■ GOAL: Rewrite every row below as a JSON list of strings, with one string per line and blank lines omitted.

+++ MATERIAL FOR THIS EXERCISE

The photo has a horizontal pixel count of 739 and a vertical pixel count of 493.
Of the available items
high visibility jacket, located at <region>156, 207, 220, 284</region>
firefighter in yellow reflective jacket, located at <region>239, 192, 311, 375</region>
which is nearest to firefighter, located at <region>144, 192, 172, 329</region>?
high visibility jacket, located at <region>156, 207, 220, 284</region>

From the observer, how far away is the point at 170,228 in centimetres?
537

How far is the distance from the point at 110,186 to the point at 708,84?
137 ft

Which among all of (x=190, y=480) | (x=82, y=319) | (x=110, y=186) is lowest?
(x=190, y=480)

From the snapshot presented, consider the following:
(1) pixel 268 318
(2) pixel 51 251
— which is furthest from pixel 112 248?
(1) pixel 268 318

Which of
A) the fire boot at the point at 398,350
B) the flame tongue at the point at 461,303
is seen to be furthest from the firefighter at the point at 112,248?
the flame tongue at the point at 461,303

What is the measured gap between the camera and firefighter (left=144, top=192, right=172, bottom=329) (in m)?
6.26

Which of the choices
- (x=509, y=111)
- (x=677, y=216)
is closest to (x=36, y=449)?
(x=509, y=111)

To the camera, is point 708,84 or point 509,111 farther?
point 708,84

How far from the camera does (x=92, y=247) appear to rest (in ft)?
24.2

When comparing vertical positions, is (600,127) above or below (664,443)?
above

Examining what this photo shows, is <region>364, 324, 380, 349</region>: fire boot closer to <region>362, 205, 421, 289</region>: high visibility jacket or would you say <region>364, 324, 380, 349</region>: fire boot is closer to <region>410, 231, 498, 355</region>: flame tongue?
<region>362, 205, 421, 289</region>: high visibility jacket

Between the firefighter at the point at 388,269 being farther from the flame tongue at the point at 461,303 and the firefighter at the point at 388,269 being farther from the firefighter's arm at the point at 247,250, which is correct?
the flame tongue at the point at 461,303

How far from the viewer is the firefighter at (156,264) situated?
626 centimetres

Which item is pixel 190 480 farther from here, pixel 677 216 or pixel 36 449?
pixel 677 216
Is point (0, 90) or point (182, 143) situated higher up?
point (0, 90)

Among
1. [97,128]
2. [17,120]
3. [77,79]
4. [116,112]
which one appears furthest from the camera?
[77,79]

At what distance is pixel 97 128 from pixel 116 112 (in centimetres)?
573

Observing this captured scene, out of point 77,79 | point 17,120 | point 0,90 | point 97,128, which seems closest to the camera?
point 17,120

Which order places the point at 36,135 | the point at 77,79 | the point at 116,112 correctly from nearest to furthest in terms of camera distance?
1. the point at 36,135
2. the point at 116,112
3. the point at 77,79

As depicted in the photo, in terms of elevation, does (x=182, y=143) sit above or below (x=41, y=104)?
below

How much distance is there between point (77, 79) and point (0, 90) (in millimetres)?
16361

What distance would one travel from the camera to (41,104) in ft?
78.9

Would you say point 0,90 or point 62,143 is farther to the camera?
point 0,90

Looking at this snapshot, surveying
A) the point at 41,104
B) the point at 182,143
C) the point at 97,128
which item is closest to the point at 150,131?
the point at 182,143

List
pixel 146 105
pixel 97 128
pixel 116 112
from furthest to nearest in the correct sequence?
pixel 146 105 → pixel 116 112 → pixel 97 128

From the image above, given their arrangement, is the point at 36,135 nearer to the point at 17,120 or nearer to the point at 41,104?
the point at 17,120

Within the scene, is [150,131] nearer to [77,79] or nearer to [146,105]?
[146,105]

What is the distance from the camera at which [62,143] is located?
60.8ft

++++++

■ TASK RESPONSE:
[
  "The photo has a horizontal pixel count of 739 and a vertical pixel count of 493.",
  "Of the available items",
  "high visibility jacket, located at <region>156, 207, 220, 284</region>",
  "firefighter in yellow reflective jacket, located at <region>239, 192, 311, 375</region>",
  "which is nearest to firefighter, located at <region>144, 192, 172, 329</region>?",
  "high visibility jacket, located at <region>156, 207, 220, 284</region>",
  "From the observer, how far away is the point at 170,228 in centimetres?",
  "537",
  "How far is the distance from the point at 110,186 to the point at 708,84?",
  "137 ft",
  "Which among all of (x=190, y=480) | (x=82, y=319) | (x=110, y=186) is lowest?",
  "(x=190, y=480)",
  "From the snapshot presented, consider the following:",
  "(1) pixel 268 318",
  "(2) pixel 51 251",
  "— which is furthest from pixel 112 248?",
  "(1) pixel 268 318",
  "Which of",
  "A) the fire boot at the point at 398,350",
  "B) the flame tongue at the point at 461,303",
  "is seen to be furthest from the firefighter at the point at 112,248?",
  "the flame tongue at the point at 461,303",
  "What is the measured gap between the camera and firefighter (left=144, top=192, right=172, bottom=329) (in m)?",
  "6.26",
  "Which of the choices",
  "- (x=509, y=111)",
  "- (x=677, y=216)",
  "is closest to (x=36, y=449)?",
  "(x=509, y=111)",
  "To the camera, is point 708,84 or point 509,111 farther?",
  "point 708,84",
  "How far from the camera does (x=92, y=247) appear to rest (in ft)?",
  "24.2",
  "When comparing vertical positions, is (600,127) above or below (664,443)?",
  "above",
  "Examining what this photo shows, is <region>364, 324, 380, 349</region>: fire boot closer to <region>362, 205, 421, 289</region>: high visibility jacket or would you say <region>364, 324, 380, 349</region>: fire boot is closer to <region>410, 231, 498, 355</region>: flame tongue?",
  "<region>362, 205, 421, 289</region>: high visibility jacket",
  "Between the firefighter at the point at 388,269 being farther from the flame tongue at the point at 461,303 and the firefighter at the point at 388,269 being farther from the firefighter's arm at the point at 247,250, which is correct?",
  "the flame tongue at the point at 461,303",
  "How far from the viewer is the firefighter at (156,264) situated?",
  "626 centimetres",
  "Which item is pixel 190 480 farther from here, pixel 677 216 or pixel 36 449?",
  "pixel 677 216",
  "Is point (0, 90) or point (182, 143) situated higher up?",
  "point (0, 90)",
  "Among",
  "1. [97,128]",
  "2. [17,120]",
  "3. [77,79]",
  "4. [116,112]",
  "which one appears furthest from the camera?",
  "[77,79]",
  "At what distance is pixel 97 128 from pixel 116 112 (in centimetres)?",
  "573",
  "Observing this captured scene, out of point 77,79 | point 17,120 | point 0,90 | point 97,128, which seems closest to the camera?",
  "point 17,120",
  "Which order places the point at 36,135 | the point at 77,79 | the point at 116,112 correctly from nearest to furthest in terms of camera distance?",
  "1. the point at 36,135",
  "2. the point at 116,112",
  "3. the point at 77,79",
  "As depicted in the photo, in terms of elevation, does (x=182, y=143) sit above or below (x=41, y=104)?",
  "below",
  "How much distance is there between point (77, 79) and point (0, 90) (in millimetres)?",
  "16361",
  "What distance would one travel from the camera to (41,104) in ft?",
  "78.9",
  "Would you say point 0,90 or point 62,143 is farther to the camera?",
  "point 0,90",
  "Looking at this snapshot, surveying",
  "A) the point at 41,104",
  "B) the point at 182,143",
  "C) the point at 97,128",
  "which item is closest to the point at 150,131?",
  "the point at 182,143",
  "List",
  "pixel 146 105",
  "pixel 97 128",
  "pixel 116 112",
  "from furthest to nearest in the correct sequence?",
  "pixel 146 105 → pixel 116 112 → pixel 97 128",
  "From the image above, given their arrangement, is the point at 36,135 nearer to the point at 17,120 or nearer to the point at 41,104?",
  "the point at 17,120",
  "Within the scene, is [150,131] nearer to [77,79] or nearer to [146,105]?",
  "[146,105]",
  "What is the distance from the camera at which [62,143] is located?",
  "60.8ft"
]